Keep our fingers crossed
The success in Thailand came after a series of failed vaccine trials that made many question whether a vaccine against HIV was possible at all, writes Sanchita Sharma.
An experimental vaccine that reduced the risk of HIV, the virus that causes Aids, by one-third in the people immunised made headlines across the world a fortnight ago. Most people wondered why. Sure, the biggest ever Phase-III trial done to test the safety and effectiveness of an HIV vaccine on humans showed 31.2 per cent lowered the risk of HIV infection among 16,000 healthy men and women in Thailand. But far too many ‘ifs’ remained.
One, it was obvious that the vaccine was still experimental, and needed a lot of tinkering before it could go into production, if at all. Two, it did not offer protection to the majority — 68.8 per cent — of the people inoculated.
Finally, the vaccine is designed to offer protection against HIV-1 subtype B, predominant in the US and Europe, and subtype E, common in Thailand and South East Asia. At this stage, scientists admitted they could, at best, just hope for the vaccine to work against HIV-1 subtype C, found in Africa and South Asia, regions where new infections are the fastest-growing in the world. Till clinical trials were done among these populations, we would not know. And if the trials did take place, they would take years, just as the Thailand trial took six years.
The reason for the euphoric response was simple: the success in Thailand came after a series of failed vaccine trials that made many scientists question whether a vaccine against HIV was possible at all. The Thailand results showed that for the first time in 26 years a vaccine could prevent infection in many of the estimated 6,800 people who get infected with HIV every day.
There are 33.2 million people with HIV in the world; 2.1 million of them are children. Vaccines against HIV have, at best, shown no effect. At worst, one large international trial even indicated an increased risk of HIV infection among the people vaccinated. The past two years — 2007 and 2008 — have been particularly disappointing, with two large large clinical trails being abandoned.
“If there is one area of the science of HIV that is still quite problematic, that has to do with vaccines,” said Anthony Fauci, director of the US National Institutes of Allergy and Infectious Diseases, in 2008 when he announced the discontinuation of the ambitious vaccine trial called PAVE 100 that had planned to enroll 8,500 volunteers in the US, South America, the Caribbean and eastern and southern Africa. “We have a lot of money, we have a lot of brilliant people thinking about it, why is it so difficult? The reason is that HIV is different — namely, the natural [human] immune response to HIV is inadequate.”
In 2007, the STEP HIV vaccine study was stopped after it was found that the experimental vaccine used (developed by Merck & Co.

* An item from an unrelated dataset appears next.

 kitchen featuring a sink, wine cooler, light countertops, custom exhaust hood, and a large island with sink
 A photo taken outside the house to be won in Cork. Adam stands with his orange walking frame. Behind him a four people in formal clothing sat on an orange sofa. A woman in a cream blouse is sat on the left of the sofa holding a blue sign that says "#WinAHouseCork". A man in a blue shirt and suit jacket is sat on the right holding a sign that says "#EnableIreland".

Inc) failed to prevent HIV infection or reduce viral load used to measure the severity of disease. In early 2004, the STEP trial had enrolled and vaccinated 3,000 healthy volunteers in Australia, Brazil, Canada, the Dominican Republic, Haiti, Jamaica, Peru, Puerto Rico and the US. In 2007, an independent data and safety monitoring board said the STEP study vaccine did not prevent HIV infection or affect severity of infection in those who became infected with HIV. And some of the immunised volunteers were found to be at a greater risk of getting HIV infected if they were naturally exposed to HIV.
The Thailand vaccine worked differently, using as it did a two-vaccine combination in a ‘prime-boost’ approach. If the immune response for the Thailand vaccine could be successfully heightened, said scientists gleefully, the vaccine will take another five years to hit the market. And when it does, governments need to ensure it reaches those who need it the most: adolescents and young adults, who are at most risk. The stigma around Aids may make it difficult to reach them — more so in India, where many people still believe HIV infection happens to impure people and the bold and young need little more than prayer and yoga to protect themselves against nasty viruses such as HIV.